Schleyer et al. (“A Preliminary analysis of the dental informatics literature”, Adv. Dent Res 17:20-24), indicates a rise in the number of dental informatics papers in journals such as Journal of the American Medical Informatics Association, the Journal of the American Dental Association, and the Journal of Dental Education. Among topics surveyed, imaging, image processing, and computer-aided diagnosis were areas of interest.

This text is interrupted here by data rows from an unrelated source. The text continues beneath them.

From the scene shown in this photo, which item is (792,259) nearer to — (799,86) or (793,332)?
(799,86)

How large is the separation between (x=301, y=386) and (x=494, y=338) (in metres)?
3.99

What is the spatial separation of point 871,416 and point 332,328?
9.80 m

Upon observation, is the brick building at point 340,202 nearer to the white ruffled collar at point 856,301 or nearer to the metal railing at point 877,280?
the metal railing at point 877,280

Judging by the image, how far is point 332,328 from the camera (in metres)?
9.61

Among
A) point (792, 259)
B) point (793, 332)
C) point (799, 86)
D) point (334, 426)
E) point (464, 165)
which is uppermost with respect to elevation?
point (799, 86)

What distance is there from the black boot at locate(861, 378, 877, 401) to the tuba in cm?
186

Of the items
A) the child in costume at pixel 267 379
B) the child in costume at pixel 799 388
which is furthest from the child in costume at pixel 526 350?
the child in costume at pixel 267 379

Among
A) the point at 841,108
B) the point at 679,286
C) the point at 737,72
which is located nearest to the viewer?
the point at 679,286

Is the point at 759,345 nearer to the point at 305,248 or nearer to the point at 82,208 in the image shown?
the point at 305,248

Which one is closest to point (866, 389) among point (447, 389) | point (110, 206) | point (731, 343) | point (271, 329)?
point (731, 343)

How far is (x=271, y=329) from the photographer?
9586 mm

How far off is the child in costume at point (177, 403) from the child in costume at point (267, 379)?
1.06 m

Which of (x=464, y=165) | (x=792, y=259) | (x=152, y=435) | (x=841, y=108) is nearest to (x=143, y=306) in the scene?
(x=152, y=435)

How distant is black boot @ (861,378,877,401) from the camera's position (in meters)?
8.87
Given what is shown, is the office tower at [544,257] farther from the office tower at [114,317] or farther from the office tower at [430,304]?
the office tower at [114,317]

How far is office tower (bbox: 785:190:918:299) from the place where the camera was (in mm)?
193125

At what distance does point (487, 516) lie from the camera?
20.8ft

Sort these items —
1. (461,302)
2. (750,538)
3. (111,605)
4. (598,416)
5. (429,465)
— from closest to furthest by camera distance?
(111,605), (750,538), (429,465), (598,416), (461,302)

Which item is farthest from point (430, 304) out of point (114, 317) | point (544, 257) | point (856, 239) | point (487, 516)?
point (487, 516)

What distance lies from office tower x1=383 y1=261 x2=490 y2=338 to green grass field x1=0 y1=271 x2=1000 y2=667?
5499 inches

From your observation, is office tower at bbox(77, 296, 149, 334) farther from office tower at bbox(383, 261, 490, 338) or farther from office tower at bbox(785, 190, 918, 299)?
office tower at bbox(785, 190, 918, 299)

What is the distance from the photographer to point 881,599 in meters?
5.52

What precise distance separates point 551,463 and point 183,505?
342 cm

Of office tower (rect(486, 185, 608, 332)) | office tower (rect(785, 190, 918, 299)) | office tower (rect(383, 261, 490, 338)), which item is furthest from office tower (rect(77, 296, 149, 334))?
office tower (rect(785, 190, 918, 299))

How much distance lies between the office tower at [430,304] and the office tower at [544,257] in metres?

Tooth image segmentation is of benefit for dental applications such as computer aided design, diagnosis, and surgery. Various approaches have been proposed in recent years to address tooth segmentation. However, researchers have noted the difficulty of tooth segmentation. For example, researchers Shah et al. describe a method for automating identification of deceased individuals based on dental characteristics in comparing post-mortem images with tooth images in multiple digitized dental records (“Automatic tooth segmentation using active contour without edges”, 2006, Biometrics Symposium). Other methods are described by Krsek et al. in “Teeth and jaw 3D reconstruction in stomatology” (Proceedings of the International Conference on Medical Information Visualisation—BioMedical Visualisation, pp 23-28, 2007); Akhoondali et al. in “Rapid Automatic Segmentation and Visualization of Teeth in CT-Scan Data”, Journal of Applied Sciences, pp 2031-2044, (2009); and Gao et al. in “Tooth Region Separation for Dental CT Images”, Proceedings of the 2008 Third International Conference on Convergence and Hybrid Information Technology, pp 897-901, (2008).
In orthodontia applications, apparatus, system, and methods have been developed to facilitate teeth movement utilizing clear and removable teeth aligners as an alternative to braces. A mold of the patient's bite is initially taken and desired ending positions for the patient's teeth are determined, based on a prescription provided by an orthodontist or dentist. Corrective paths between the initial positions of the teeth and their desired ending positions are then planned. Aligners formed to move the teeth to the various positions along the corrective path are then manufactured.
US 2011/0137626 by Matov et al. describes a method to construct an arch form with the 3-dimensional (3-D) data of patient's teeth and facial axis points for the teeth. However, the Matov et al. method does not provide the ability to visualize maneuvering the teeth individually and digitally for treatment planning. With this and other methods, the digital data obtained from the Cone-Beam Computed Tomography (CBCT) dental volume image is not associated with desired teeth movement or a corresponding treatment strategy. This limits the usefulness of the volume image data.
Thus, there is a need for a system and method for automatically segmenting teeth from CBCT data, with tools for automatically analyzing tooth alignment and allowing a user to manipulate teeth digitally.